Abstract:
The utilization of micronano composite scaffolds has been extensively demonstrated to confer the superior advantages in bone repair compared to single nano- or micron-sized scaffolds. Nevertheless, the enhancement of bioactivities within these composite scaffolds remains challenging. In this study, we propose a novel approach to combine melt electrowriting (MEW) and solution electrospinning (SES) techniques for the fabrication of a composite scaffold incorporating hydroxyapatite (HAP), an osteogenic component, and roxithromycin (ROX), an antibacterial active component. Scanning electron microscopy (SEM) and Fourier-transform infrared spectroscopy (FTIR) confirmed the hierarchical architecture of the nanofiber-microgrid within the scaffold, as well as the successful loading of HAP and ROX. The incorporation of HAP enhanced the water absorption capacity of the composite scaffold, thus promoting cell adhesion and proliferation, as well as osteogenic differentiation. Furthermore, ROX resulted in effective antibacterial capability without any observable cytotoxicity. Finally, the scaffolds were applied to a rat calvarial defect model, and the results demonstrated that the 20% HAP group exhibited superior new bone formation without causing adverse reactions.

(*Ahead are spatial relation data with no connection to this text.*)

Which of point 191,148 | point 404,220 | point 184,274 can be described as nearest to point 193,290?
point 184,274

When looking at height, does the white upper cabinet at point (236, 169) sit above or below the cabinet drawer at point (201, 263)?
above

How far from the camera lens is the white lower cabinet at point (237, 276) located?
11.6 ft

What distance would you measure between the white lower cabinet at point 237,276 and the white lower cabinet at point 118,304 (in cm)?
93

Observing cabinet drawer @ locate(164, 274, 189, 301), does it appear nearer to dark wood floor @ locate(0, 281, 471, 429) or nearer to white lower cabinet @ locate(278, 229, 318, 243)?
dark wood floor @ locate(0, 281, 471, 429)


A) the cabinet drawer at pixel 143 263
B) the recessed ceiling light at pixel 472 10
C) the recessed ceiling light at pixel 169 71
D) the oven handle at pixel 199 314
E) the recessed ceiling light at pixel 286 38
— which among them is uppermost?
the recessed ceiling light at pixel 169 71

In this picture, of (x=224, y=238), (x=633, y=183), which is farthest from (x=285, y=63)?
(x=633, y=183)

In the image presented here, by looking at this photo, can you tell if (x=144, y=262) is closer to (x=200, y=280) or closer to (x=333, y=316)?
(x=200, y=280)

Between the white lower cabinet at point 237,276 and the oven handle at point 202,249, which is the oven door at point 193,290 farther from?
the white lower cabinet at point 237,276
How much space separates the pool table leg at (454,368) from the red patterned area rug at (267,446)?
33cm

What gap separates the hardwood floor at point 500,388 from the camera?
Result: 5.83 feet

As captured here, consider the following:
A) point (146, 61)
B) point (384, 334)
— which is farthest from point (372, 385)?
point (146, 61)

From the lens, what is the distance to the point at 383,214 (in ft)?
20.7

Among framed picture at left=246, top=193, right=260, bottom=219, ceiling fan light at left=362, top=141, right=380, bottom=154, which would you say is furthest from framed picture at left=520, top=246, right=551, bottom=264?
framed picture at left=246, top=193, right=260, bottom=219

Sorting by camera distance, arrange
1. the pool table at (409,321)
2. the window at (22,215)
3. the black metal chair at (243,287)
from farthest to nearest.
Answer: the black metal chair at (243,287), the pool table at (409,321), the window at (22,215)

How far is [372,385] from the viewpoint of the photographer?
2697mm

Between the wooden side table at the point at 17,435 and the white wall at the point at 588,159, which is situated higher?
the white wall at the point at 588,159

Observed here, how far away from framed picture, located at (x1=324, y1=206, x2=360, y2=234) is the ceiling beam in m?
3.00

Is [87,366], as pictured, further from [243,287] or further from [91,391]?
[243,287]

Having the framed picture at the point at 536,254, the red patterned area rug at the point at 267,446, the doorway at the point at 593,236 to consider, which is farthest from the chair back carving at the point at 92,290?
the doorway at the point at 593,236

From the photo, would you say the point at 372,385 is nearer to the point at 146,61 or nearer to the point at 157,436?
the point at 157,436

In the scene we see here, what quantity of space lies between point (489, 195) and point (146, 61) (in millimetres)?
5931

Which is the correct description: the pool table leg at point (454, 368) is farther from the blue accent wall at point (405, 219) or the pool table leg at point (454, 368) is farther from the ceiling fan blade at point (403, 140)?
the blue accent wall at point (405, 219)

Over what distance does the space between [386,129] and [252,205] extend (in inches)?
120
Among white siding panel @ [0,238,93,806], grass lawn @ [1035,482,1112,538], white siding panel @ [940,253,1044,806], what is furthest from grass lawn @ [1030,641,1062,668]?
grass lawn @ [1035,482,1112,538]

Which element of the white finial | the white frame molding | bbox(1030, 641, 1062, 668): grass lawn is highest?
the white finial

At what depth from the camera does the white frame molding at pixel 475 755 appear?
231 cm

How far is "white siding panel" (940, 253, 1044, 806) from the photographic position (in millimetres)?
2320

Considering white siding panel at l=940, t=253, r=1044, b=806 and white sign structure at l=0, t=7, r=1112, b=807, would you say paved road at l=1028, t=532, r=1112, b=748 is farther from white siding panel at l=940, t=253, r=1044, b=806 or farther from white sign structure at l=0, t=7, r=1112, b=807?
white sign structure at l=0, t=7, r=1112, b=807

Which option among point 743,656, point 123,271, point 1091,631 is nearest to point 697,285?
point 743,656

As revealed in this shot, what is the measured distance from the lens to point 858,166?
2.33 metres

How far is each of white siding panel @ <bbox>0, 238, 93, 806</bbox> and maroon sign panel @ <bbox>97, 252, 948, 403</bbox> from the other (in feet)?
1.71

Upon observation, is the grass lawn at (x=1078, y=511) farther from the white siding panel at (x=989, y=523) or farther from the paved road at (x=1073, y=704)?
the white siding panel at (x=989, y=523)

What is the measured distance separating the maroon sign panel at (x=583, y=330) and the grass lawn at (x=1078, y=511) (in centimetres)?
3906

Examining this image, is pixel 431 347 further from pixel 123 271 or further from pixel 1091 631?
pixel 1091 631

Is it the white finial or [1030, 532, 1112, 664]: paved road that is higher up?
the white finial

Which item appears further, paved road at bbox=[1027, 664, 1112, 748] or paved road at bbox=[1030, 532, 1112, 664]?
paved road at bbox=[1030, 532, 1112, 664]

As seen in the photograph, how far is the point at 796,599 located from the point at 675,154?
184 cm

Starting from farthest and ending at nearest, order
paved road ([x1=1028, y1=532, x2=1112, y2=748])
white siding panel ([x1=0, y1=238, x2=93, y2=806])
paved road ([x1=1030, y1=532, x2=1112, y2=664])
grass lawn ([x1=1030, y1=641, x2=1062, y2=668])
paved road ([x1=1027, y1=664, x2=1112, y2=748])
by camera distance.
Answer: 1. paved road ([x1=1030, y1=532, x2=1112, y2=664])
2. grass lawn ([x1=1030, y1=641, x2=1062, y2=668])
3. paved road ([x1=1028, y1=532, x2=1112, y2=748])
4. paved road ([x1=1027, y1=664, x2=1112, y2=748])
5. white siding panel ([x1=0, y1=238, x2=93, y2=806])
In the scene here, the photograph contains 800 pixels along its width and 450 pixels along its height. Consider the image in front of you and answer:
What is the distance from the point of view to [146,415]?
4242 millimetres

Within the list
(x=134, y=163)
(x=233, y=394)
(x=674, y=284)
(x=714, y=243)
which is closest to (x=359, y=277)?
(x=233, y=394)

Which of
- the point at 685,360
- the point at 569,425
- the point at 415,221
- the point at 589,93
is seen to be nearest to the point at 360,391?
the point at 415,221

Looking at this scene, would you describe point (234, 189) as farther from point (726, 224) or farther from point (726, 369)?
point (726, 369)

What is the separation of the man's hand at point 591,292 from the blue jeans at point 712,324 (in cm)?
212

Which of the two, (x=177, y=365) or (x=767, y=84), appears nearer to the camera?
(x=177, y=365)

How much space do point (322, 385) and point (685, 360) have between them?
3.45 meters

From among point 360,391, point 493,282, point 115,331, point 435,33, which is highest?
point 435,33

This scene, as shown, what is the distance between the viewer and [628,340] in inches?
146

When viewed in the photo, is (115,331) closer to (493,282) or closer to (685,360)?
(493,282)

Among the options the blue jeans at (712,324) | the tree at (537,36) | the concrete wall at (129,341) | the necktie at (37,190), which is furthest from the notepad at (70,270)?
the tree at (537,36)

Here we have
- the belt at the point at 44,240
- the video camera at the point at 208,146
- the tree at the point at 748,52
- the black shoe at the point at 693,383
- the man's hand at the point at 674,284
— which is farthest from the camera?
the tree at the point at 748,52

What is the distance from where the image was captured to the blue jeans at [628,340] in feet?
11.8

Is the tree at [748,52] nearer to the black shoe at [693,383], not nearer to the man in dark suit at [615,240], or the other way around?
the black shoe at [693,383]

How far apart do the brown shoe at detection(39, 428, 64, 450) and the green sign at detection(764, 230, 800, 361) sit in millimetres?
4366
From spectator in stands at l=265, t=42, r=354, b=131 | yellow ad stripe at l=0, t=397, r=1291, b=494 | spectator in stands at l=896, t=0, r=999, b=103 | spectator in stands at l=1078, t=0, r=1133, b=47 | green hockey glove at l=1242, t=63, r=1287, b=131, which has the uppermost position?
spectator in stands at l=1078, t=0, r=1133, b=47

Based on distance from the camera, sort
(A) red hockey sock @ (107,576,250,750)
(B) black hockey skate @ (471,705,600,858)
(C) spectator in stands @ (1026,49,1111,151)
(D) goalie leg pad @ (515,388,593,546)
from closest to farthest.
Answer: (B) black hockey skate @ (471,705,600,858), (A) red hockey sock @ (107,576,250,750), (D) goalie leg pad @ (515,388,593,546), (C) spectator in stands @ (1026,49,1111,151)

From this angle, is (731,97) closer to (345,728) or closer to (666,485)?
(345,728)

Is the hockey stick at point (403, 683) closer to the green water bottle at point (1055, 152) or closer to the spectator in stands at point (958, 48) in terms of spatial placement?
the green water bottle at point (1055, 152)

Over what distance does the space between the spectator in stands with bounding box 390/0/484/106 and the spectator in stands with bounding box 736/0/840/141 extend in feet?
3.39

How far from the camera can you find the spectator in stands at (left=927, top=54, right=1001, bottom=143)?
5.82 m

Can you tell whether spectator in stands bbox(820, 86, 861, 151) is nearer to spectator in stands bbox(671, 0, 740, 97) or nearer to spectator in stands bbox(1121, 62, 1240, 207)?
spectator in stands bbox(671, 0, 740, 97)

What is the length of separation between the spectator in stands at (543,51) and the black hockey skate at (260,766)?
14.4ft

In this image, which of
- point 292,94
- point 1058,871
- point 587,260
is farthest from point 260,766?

Therefore, our findings present a promising strategy for designing and fabricating bioactive scaffolds for bone regeneration.
摘要:
与单个纳米或微米尺寸的支架相比,微纳米复合材料支架的利用已被广泛证明在骨修复中具有优越的优势。然而,这些复合支架内的生物活性的增强仍然具有挑战性。在这项研究中,我们提出了一种新的方法来结合熔融电写(MEW)和溶液静电纺丝(SES)技术,以制造包含羟基磷灰石(HAP)的复合支架,成骨成分,和罗红霉素(ROX),抗菌活性成分。扫描电子显微镜(SEM)和傅里叶变换红外光谱(FTIR)证实了支架内纳米纤维-微网格的分层结构,以及成功加载HAP和ROX。HAP的掺入提高了复合支架的吸水能力,从而促进细胞粘附和增殖,以及成骨分化。此外,ROX产生有效的抗菌能力而没有任何可观察到的细胞毒性。最后,将支架应用于大鼠颅骨缺损模型,结果表明,20%HAP组表现出优越的新骨形成,未引起不良反应。因此,我们的发现为设计和制造用于骨再生的生物活性支架提供了有希望的策略。